Captioned web images

%%

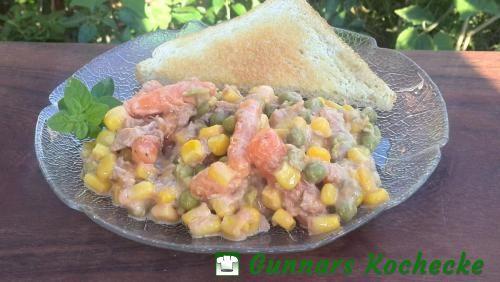 Thunfischsalat mit Erbsen, Möhren und Mais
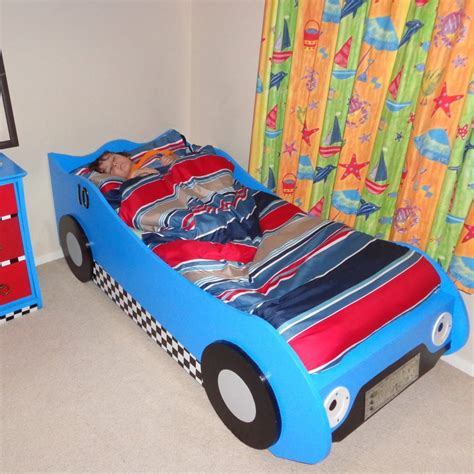 Diy-Race-Car-Bed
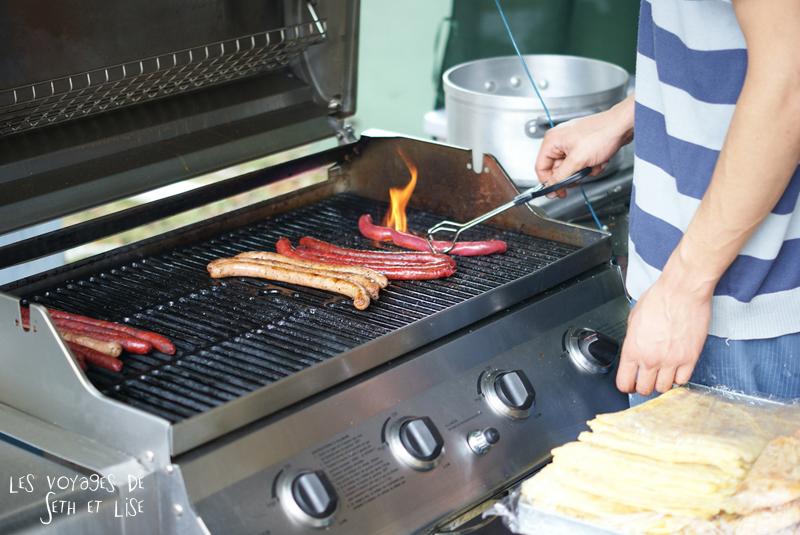 braderie lille france voyage travel organisation brocante tourisme tourism saucisse bbq barbecue food manger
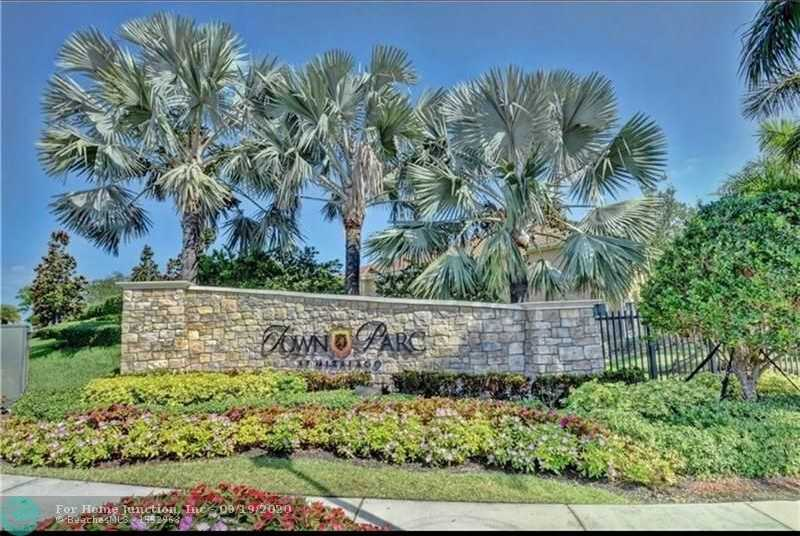 $412,500 - 3Br/3Ba -  for Sale in Parkland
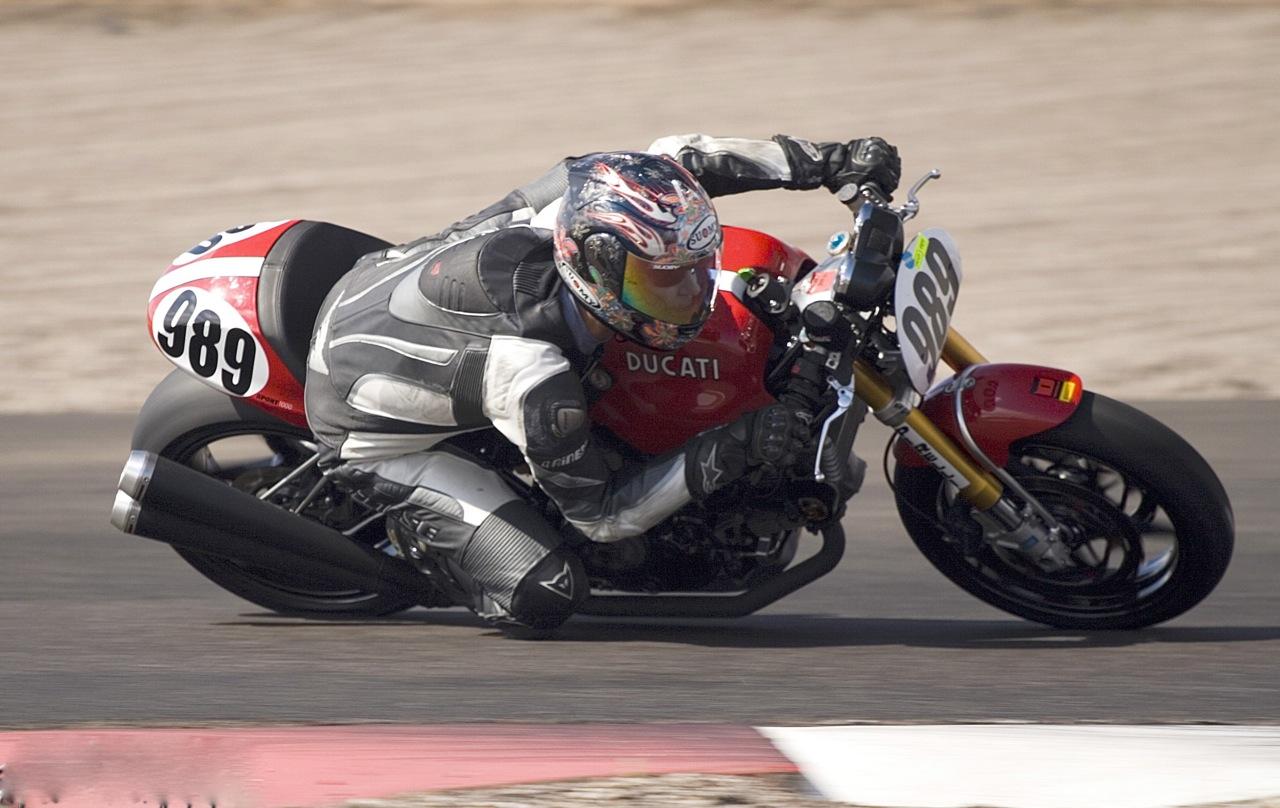 59086d1259639516-cutgrafix-ducati-sport-classic-rear-plate-decal-set-snort-1000-basic-racer.jpg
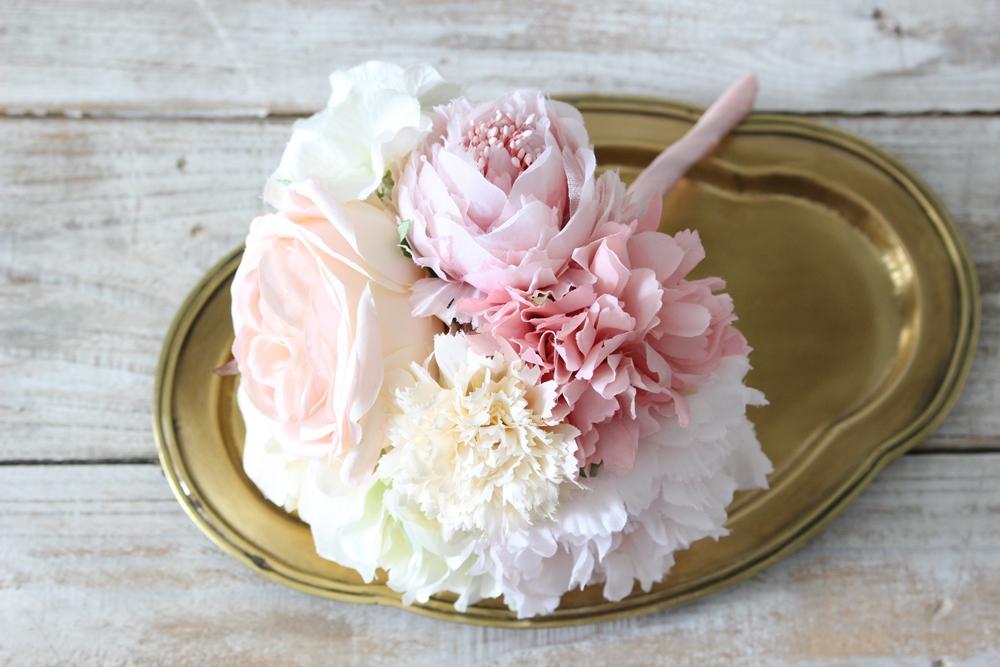 お花はブーケになっています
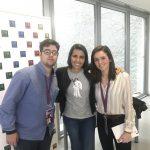 Cecilia y Alejandro, becarios de Radio USJ, junto a Ana Pastor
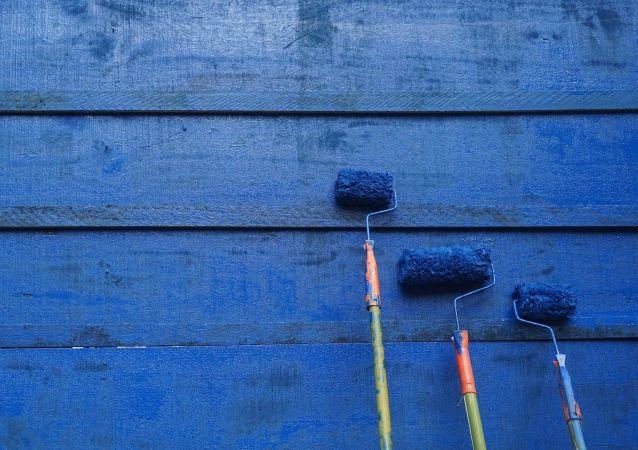 طلاء أزرق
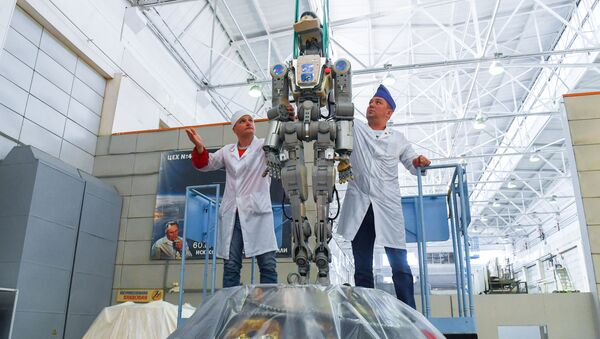 Workers of the Space Corporation Energia remove the anthropomorphic Skybot F-850 robot FEDOR from the Soyuz MS-14 space ship capsule after its return from International Space Station (ISS), in Korolev, outside Moscow, Russia - Sputnik International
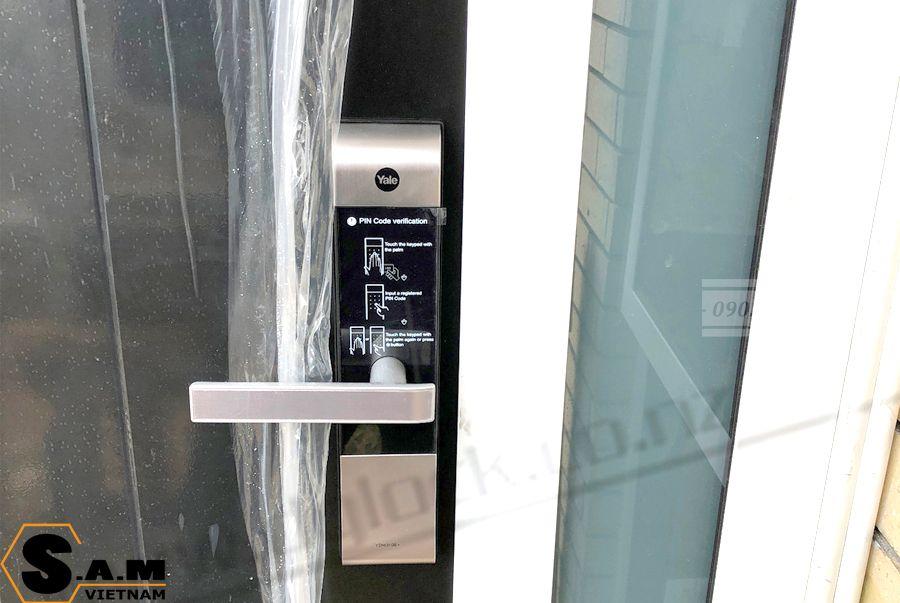 Hình ảnh lắp đặt Yale YDM 3109 plus silver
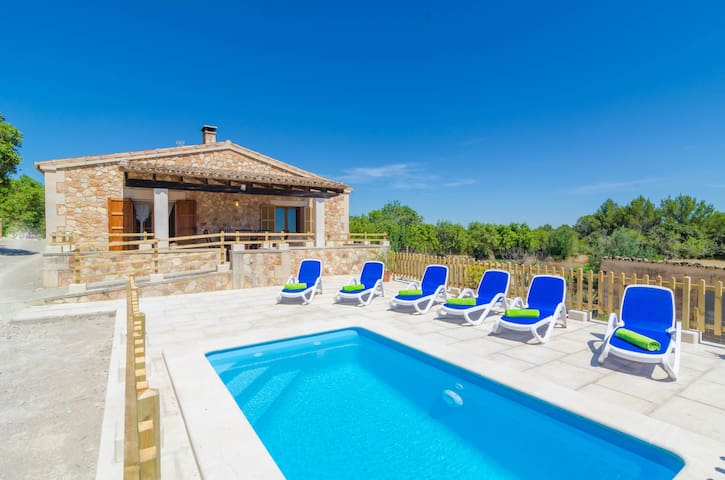 S'ARESTA DEN RUMBET - Villa with private pool in LLUCMAJOR.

%%

EXERCISE:
What do the lines above say from the line containing "Sale in Parkland" through the last line? Quote them exactly, both ends included, and leave out the pictures.

RESPONSE AREA:
 $412,500 - 3Br/3Ba -  for Sale in Parkland
 59086d1259639516-cutgrafix-ducati-sport-classic-rear-plate-decal-set-snort-1000-basic-racer.jpg
 お花はブーケになっています
 Cecilia y Alejandro, becarios de Radio USJ, junto a Ana Pastor
 طلاء أزرق
 Workers of the Space Corporation Energia remove the anthropomorphic Skybot F-850 robot FEDOR from the Soyuz MS-14 space ship capsule after its return from International Space Station (ISS), in Korolev, outside Moscow, Russia - Sputnik International
 Hình ảnh lắp đặt Yale YDM 3109 plus silver
 S'ARESTA DEN RUMBET - Villa with private pool in LLUCMAJOR.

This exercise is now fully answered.